Bei einem Datencenter handelt es sich um ein vernetztes Kommunikationssystem, welches für hohe Belastungen und entsprechende Geschwindigkeiten ausgelegt ist. Es ist gemeinhin in der Lage, den Datenverkehr für verschiedene gebündelte Anwendungen zu handhaben – und ist völlig gesichert. Das heißt: Ein Datencenter ist vor Feuer, vor Temperaturschwankungen, vor Strom- und Überflutungsschäden sowie vor Feuchtigkeit völlig geschützt und verfügt über eine individuell programmierte Zugangskontrolle.
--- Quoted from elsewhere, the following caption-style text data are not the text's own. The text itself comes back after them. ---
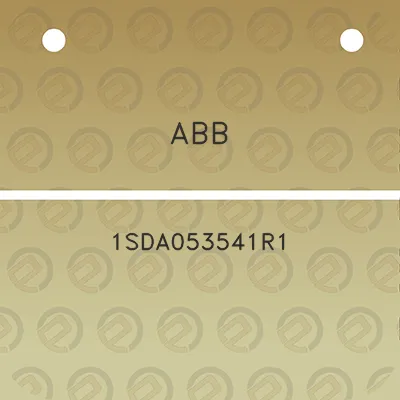 abb-1sda053541r1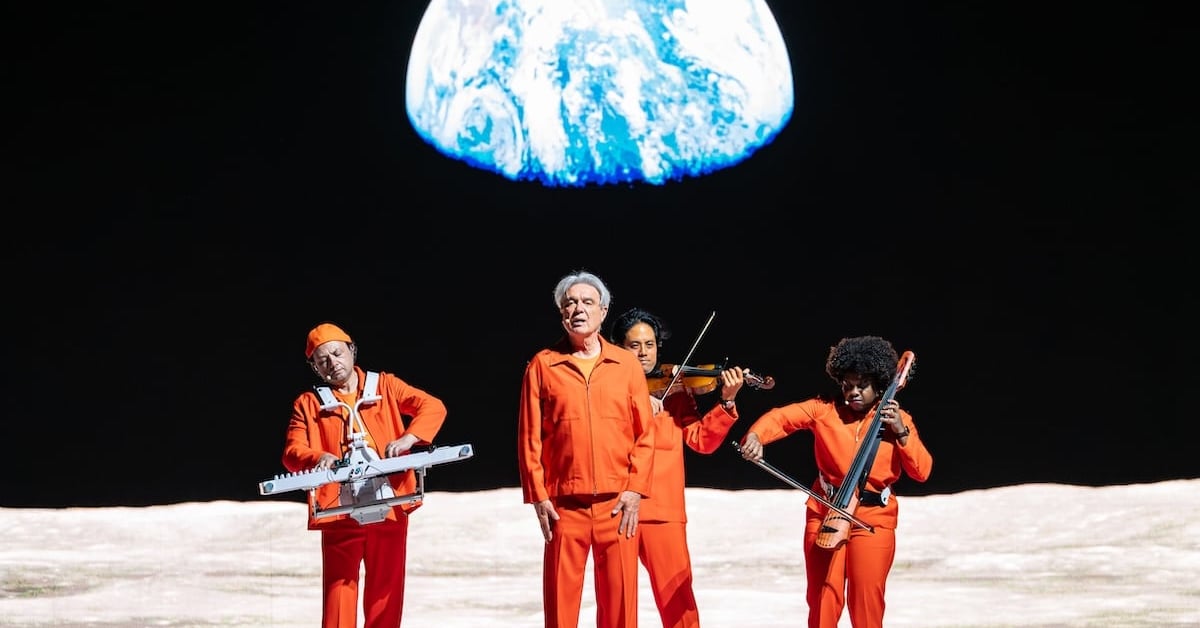 ‘You Won’t Find a More Ambitious Production’: David Byrne Burns Down the House in Brisbane to Kick off Australia Tour
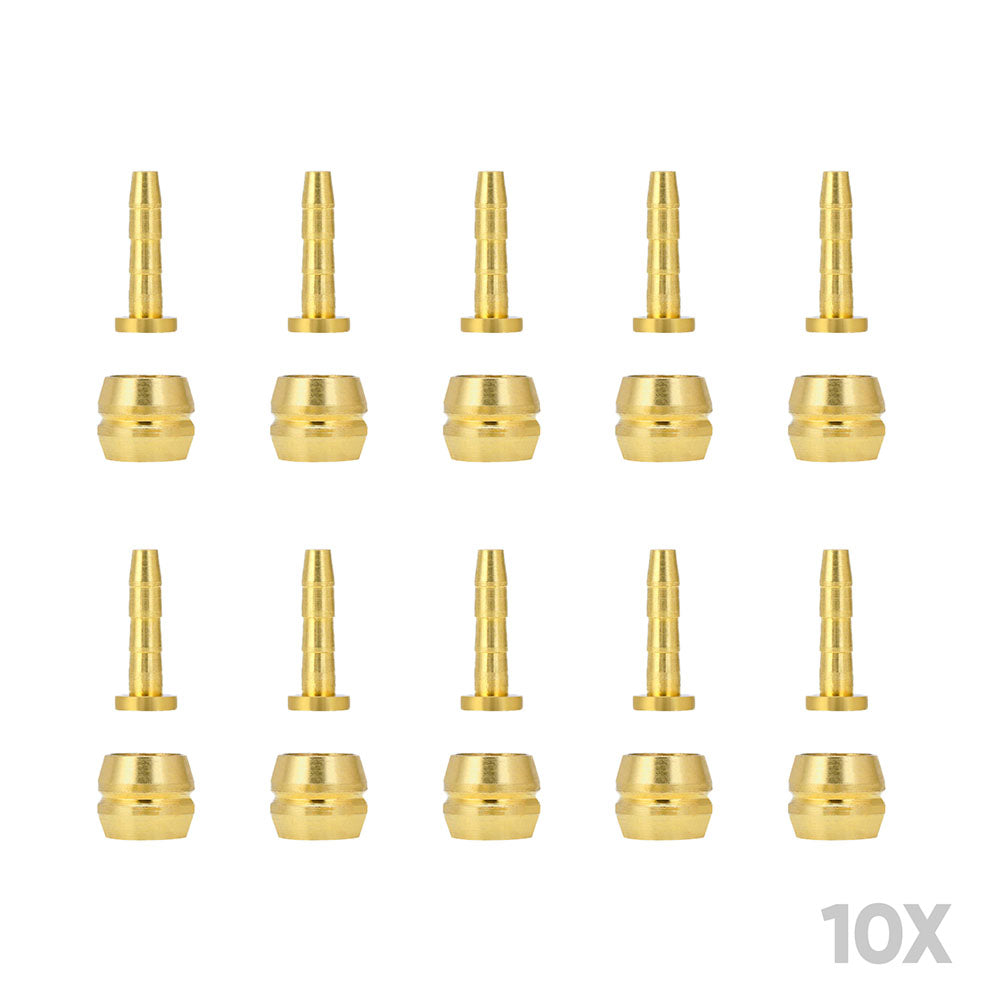 Kit com 10 olivas e pinos para freio hidráulico - gta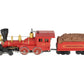 Lionel 6-18723 O Union Pacific 4-4-0 General Steam Locomotive & Tender #213 VG/Box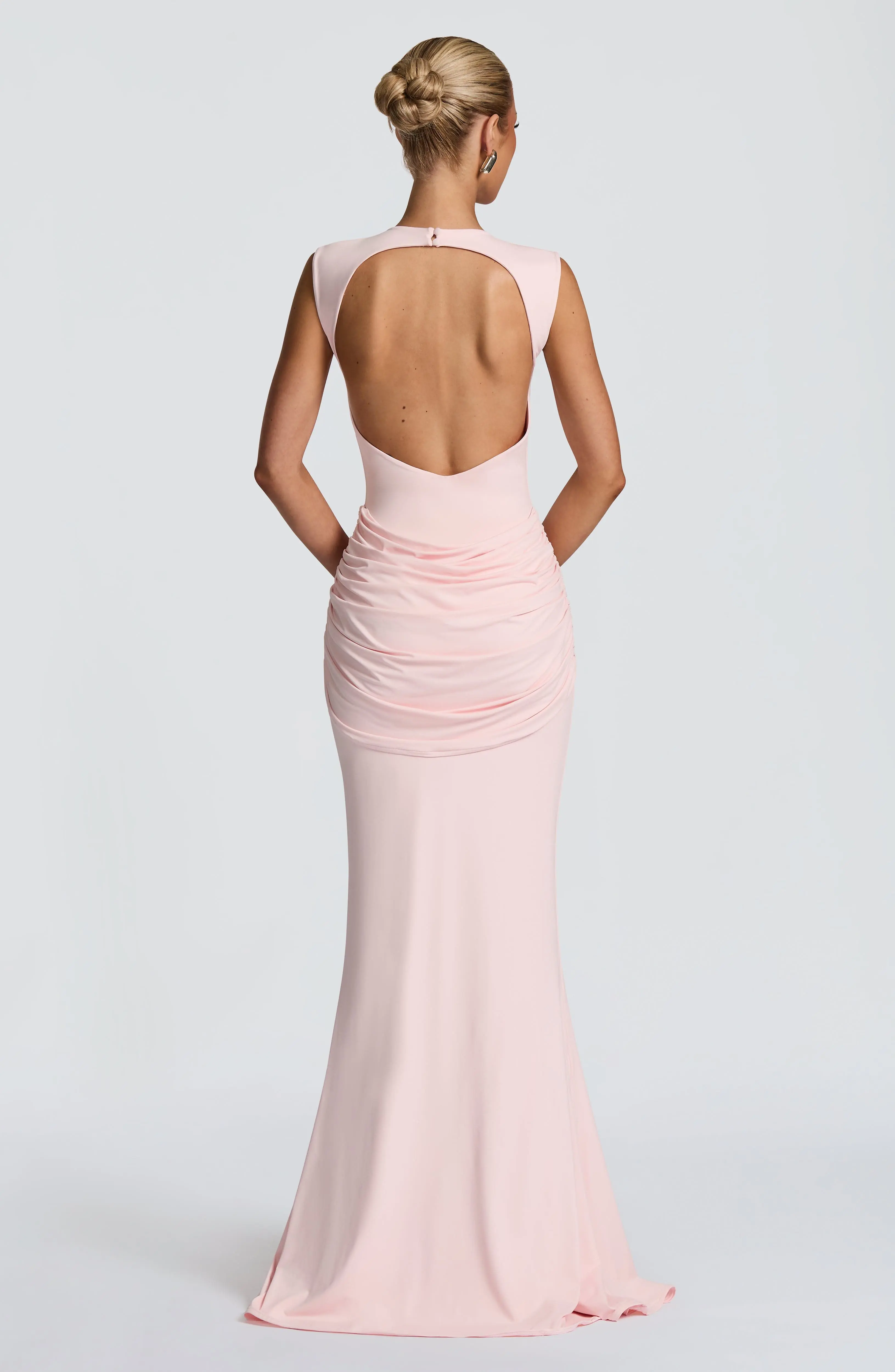 Lorenza Maxi Dress - Blush - Image 2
So ist es stets nur einem kleinen Team gewährt, auf Vorgänge in einem solchen Zentrum einzuwirken.
Mit einem Datencenter können die entsprechenden Mitarbeiter nach außen hin kommunizieren: nämlich LAN- bzw. WLAN- (auch Bluetooth-)Verbindungen stehen hier in voller Bandbreite zur Verfügung. Datenzentren werden vor ihrer Errichtung sorgfältig geplant – so können sie allen Richtlinien, die hierfür zur Anwendung kommen, auch tatsächlich vollständig entsprechen. Hier kommen bestimmte sicherheitstechnische Vorschriften zum Tragen.
Datenzentren werden im Laufe der technischen Entwicklung immer kompakter und kleiner – so wird immer mehr bei derselben Leistungsfähigkeit immer weniger Platz benötigt. Auch sind Datenzentren generell mit einer unterbrechungsfreien Stromversorgung ausgestattet. Glasfaserkabel eignen sich am ehesten für Datenzentren: Dies wird so von Telefongesellschaften oder auch reinen Internetprovidern genutzt. So können keine Ausfälle entstehen. Die Installationen für Datenzentren werden mit einer hohen Leistungsgarantie durchgeführt.
Um für Katastrophen vorbereitet zu sein, richten die Betreiber von Rechen- bzw. Datenzentren ein sogenanntes Backup- und Redundanzzentrum ein. Dieses ist ein Standort, welcher technisch völlig identisch eingerichtet ist – so kann bei einem Ausfall umgehend umgeschaltet werden. Die Verzögerung ist hier irrelevant bzw. vertretbar. Diese doppelten Standorte befinden sich nicht am selben Ort: So bleibt beim ortsbedingten Ausfall die Funktionalität einer Gesamtinstitution vollständig bewahrt. Notfallszenarien werden generell auch in Notfallhandbüchern festgelegt. So können die Mitarbeiter darauf geschult werden, erforderliche Maßnahmen unmittelbar einzuleiten. In Datenzentren werden generell periodische und realistische Tests durchgeführt, um durch Probealarmsituationen eine mentale Bereitschaft und Wachsamkeit zu erzeugen.